There are known problems with editing of any sort, video or audio on USB drives. They have wonderful specifications, just not all at once. They're half-duplex. They go one direction only, then they reverse and go the other way. If your software isn't aware of that, you could get holes in the work or outright failures. It's not FireWire which is full duplex. It's a very similar problem with editing over a network. If your software is not aware of network delays, collisions and retries, it fails.
Koz
Koz, not going to argue this point much, but I've been building machines quite some time. I know exactly the battery you are talking about. All it does is save bios configs. I'll say this, I know my bios is set to factory default settings except for time, FSB, and Clock Multiplier (AMD Athlon XP unlocked)...those are the only settings changed. So when the battery goes dead and the machine has been off for a while, my motherboard loses time, FSB goes to 100, and Clock Multiplier defaults down to 8x. I do not bother with time and I simply ramp the FSB back to 133 and the clock multiplier to 13...very stable at that speed...it'll run Prime95 torture test all day. The only thing time should matter to recordings would be the timestamp put on the files created.
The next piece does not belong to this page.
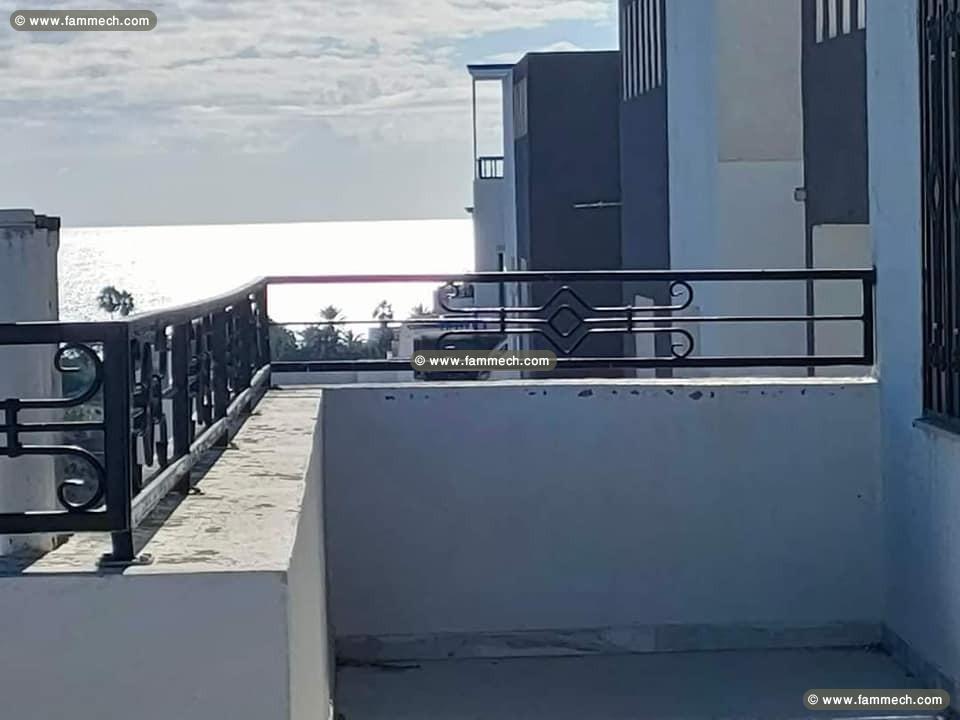 Studio Vue Mer Hammamet Mrezga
Using my workstation (win7, 1.3.14, lame 3.98.3), I can successfully create MP3s using the project recorded using the recorder machine(xp sp3, 1.3.14).
Using my workstation (win7, 1.3.14, lame 3.98.3), if I go back and try to export/create MP3s using the project created when the recorder machine was running 1.3.11, the MP3s do not export correctly and flatlines just before 1:30. I've tried both from the external USB Drive and internal hard drive.
I've uploaded my project file from version 1.3.11 to Minus, anyone can have a look if they'd like. In the zip file, you'll have the project as well as the first track that was corrupted.